• _Aim A_:
Reproduce the passage of the forum thread about mantids from "I have come" to "be so fast...!".
• _Aim B_:
In the forum thread about mantids, what kind of spider did the first poster rescue?
• _Aim C_:
Write the next part of the forum thread about mantids, starting after its final post.

• _Text_:
## Start
I love all invertebrates, reptiles and especially birds. Mammals aren't so much a thing of mine although I still like spending time with them and studying them. I rescued a zebra spider from someone who had had him thrown onto their shoulder by a passing group of Non Educated Delinquents (neds). He's very friendly. I also have just started collecting and pinning dead bugs, in the past I used to have a lot of pets although since becoming a student it's a lot more difficult to keep the bigger animals.

I have come here to learn more about my favourite insects the mantids: when I have graduated I'd love to have more but Wangi? is my first mantid that I have kept myself. Certainly my children will have them rather than goldfish or hamsters, I think they are excellent pets for kids because they are so active and interesting. Every time there is a particularly interested child in the museum I take them to Pete and show them him eating a cricket. They always find it pretty amazing and surprising that an insect can be so fast...!


----------



## ismart (Dec 2, 2009)

Welcome to the forum!  Great story!


----------



## Katnapper (Dec 2, 2009)

Hi Maria and welcome to the forum...




glad to have you here! Thanks for giving us a nice glimpse into your interests and work; I enjoyed it! I'm sure you'll fit right in here and learn lots about mantids. Again, welcome!
## End
• _Data excerpt_:
## Start
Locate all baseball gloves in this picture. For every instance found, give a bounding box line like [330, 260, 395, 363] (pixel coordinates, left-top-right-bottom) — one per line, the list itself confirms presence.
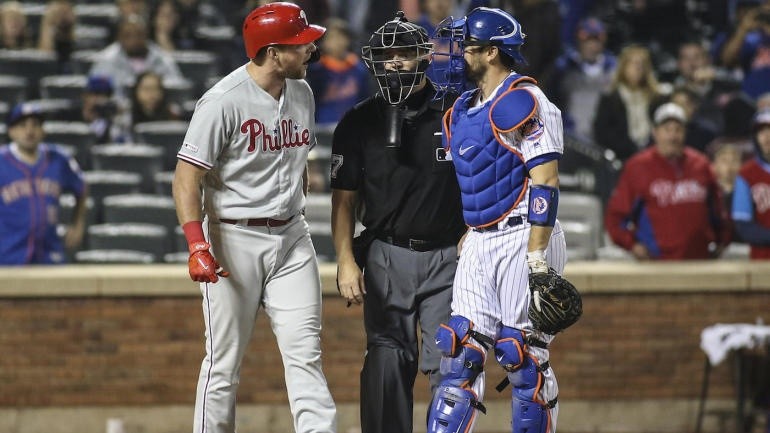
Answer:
[528, 268, 582, 337]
## End
• _Exercise answer A_:
I have come here to learn more about my favourite insects the mantids: when I have graduated I'd love to have more but Wangi? is my first mantid that I have kept myself. Certainly my children will have them rather than goldfish or hamsters, I think they are excellent pets for kids because they are so active and interesting. Every time there is a particularly interested child in the museum I take them to Pete and show them him eating a cricket. They always find it pretty amazing and surprising that an insect can be so fast...!

• _Exercise answer B_:
A zebra spider.

• _Exercise answer C_:
----------



## cloud jaguar (Dec 2, 2009)

Welcome Maria from California. I sure enjoyed your story. I am sure you will find that this is a great forum with some very interesting folk. I also like the word "neds" you used - i have also heard of "yobs" - any other cool local words like those I could intorduce to my vocabulary?

~Arkanis


----------



## revmdn (Dec 2, 2009)

Welcome.


----------



## Rick (Dec 2, 2009)

Welcome


----------



## PhilinYuma (Dec 2, 2009)

Welcome from Yuma, Arizona, Maria! Great story. Have you joined the Amateur Entomological society, yet?

(Arkanis: You can try "gobshite", but be careful who you use it on!).


----------



## [email protected] (Dec 2, 2009)

Welcome to the forum from Florida.


----------



## hibiscusmile (Dec 2, 2009)

Welcome mantis lover,,,, from OHIO!


----------



## wangi (Dec 3, 2009)

hibiscusmile said:


> Welcome mantis lover,,,, from OHIO!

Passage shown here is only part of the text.